Food Essentials: 12 Items You Should Always Keep In Your Pantry

Young female at home in the kitchen, reaching food item from the cabinet
Young female at home in the kitchen, reaching food item from the cabinet

Winter has been a season of extreme weather, with ice storms and blizzards shutting down many people's power (in some cases, for more than a week).

In the aftermath, plenty of homeowners took stock of their emergency supplies, ensuring flashlights had fresh batteries and stocking water bottles in the basement in case the sewage system was affected. But one area in serious need of consideration is always the kitchen, where emergency food supplies can make all the difference.

In general, people know not to open their fridge or freezer when the power is out in an attempt to salvage what's inside, though the Canadian Food Inspection Agency advises that only "undamaged, commercially-prepared foods in sealed, unopened, airtight, waterproof cans, jars or pouches are entirely safe to use" afterwards.

Which leads us to the pantry, where most of these safe foods reside. Now that blizzards appear to have subsided for the time being, it's a good time to stock up on the foods to have on hand should disaster strike — at any time of the year. These suggestions can help you put together some snacks and meals to tide you over for at least a day.

In-Case-Of-Emergency Foods

Beans. Protein and fibre in one can - it's basically instant nutrition. According to Eat By Date, they'll last a year on your shelves.

Salmon Or Tuna In A Can. Another great source of protein that lasts for a long time, a mini meal of fish and crackers will tide you over for a few hours.

Grains. Pasta, rice or quinoa can all serve as the base of many a dish, assuming you still have a working stove top. And of course, the aforementioned crackers can make an easy snack at all times.

Peanut (or other nut) butter. Assuming there's no allergies in the house, peanut butter generally doesn't need any refrigeration and offers plenty of protein and good-for-you fats, suggests Taste of Home. It's also tastier than just plain handfuls of nuts.

Vinegar.

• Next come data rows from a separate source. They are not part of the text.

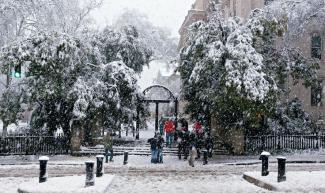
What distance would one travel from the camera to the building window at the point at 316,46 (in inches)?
1362

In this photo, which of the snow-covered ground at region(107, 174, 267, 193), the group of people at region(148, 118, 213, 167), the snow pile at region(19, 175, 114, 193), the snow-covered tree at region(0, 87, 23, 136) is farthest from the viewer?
the snow-covered tree at region(0, 87, 23, 136)

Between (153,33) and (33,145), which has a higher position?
(153,33)

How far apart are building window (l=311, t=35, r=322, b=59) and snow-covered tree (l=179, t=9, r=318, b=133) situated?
7.70 m

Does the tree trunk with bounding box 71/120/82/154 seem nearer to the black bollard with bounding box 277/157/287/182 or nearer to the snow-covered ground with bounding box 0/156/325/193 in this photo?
the snow-covered ground with bounding box 0/156/325/193

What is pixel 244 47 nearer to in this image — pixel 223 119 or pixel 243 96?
pixel 243 96

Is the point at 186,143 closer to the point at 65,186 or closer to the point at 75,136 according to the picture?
the point at 75,136

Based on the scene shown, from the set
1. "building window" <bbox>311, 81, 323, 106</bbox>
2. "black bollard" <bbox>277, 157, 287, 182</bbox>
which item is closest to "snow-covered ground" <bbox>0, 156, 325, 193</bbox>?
"black bollard" <bbox>277, 157, 287, 182</bbox>

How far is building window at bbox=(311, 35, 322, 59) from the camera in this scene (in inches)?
1362

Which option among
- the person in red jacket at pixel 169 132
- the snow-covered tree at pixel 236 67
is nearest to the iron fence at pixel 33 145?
the person in red jacket at pixel 169 132

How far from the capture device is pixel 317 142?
25047mm

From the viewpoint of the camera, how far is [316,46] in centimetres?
3472

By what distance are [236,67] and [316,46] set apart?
49.2 feet

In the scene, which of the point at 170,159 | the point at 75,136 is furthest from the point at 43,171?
the point at 75,136

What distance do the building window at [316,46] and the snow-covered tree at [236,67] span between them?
7.70m
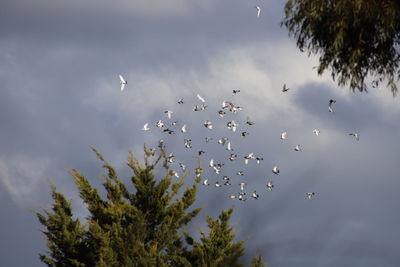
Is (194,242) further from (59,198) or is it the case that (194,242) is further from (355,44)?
(355,44)

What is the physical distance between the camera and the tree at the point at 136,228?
922 inches

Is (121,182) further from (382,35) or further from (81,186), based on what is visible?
(382,35)

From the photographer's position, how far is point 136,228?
2381 centimetres

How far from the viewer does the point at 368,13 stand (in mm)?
18656

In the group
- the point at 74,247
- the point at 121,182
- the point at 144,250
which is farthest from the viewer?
the point at 121,182

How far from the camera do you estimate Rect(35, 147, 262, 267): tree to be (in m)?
23.4

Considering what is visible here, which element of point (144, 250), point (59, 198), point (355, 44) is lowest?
point (144, 250)

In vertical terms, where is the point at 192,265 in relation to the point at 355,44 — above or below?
below

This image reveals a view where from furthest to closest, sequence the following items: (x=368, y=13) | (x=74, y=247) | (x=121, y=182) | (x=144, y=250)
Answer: (x=121, y=182) → (x=74, y=247) → (x=144, y=250) → (x=368, y=13)

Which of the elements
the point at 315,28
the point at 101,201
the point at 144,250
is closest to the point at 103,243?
the point at 144,250

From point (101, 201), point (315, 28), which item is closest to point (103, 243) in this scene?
point (101, 201)

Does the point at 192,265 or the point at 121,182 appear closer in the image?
the point at 192,265

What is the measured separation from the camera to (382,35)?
19438 millimetres

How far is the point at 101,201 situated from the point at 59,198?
4.84 ft
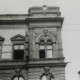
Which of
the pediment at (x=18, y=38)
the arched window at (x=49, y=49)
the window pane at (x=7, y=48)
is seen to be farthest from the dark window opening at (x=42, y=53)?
the window pane at (x=7, y=48)

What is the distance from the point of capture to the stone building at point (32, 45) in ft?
79.1

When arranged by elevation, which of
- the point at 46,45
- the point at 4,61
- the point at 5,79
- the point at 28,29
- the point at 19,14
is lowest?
the point at 5,79

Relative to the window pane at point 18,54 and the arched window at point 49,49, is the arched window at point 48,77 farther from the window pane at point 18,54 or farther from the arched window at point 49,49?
the window pane at point 18,54

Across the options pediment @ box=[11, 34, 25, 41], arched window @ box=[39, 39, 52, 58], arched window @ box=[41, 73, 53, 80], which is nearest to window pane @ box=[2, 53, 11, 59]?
pediment @ box=[11, 34, 25, 41]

Easy to mix into a dressing or just use on its own, vinegar doubles as an all-purpose cleaner when mixed with water.

Oils. And of course, the other part of those salad dressing will be oils, which will obviously also help for any cooking you might be doing.

Applesauce. Canned or jarred applesauce can last 12 to 18 months, according to Frugal Living, so keep it around as a snack on its own, or as a fruity "dipping" sauce.

Potatoes. Potatoes can last for about three weeks in the pantry, depending on the type, according to Eat By Date. So while you might want to check in on them, they're a great veggie you can keep outside of the fridge that is easy to consume in many forms.

Canned Tomatoes. This might be the closest thing you'll get to fresh food in your pantry, and can add a juicy element to whatever you're cobbling together.

Salsa. Alright, this does have tomatoes beat, at least in the ingredients department. A nice healthy option to add to almost anything (yes, including that canned fish).

Broth. Chicken, beef or vegetable broth can all last two to five years in the pantry, according to Frugal Living. and while hopefully you'll have a way to warm it up, cold soup won't be your worst worry if you're in a power outage.

Bottled Or Canned Juice. In case you get sick of water or just want something sweet and easy. Remember, it's a good idea to stay hydrated at all times.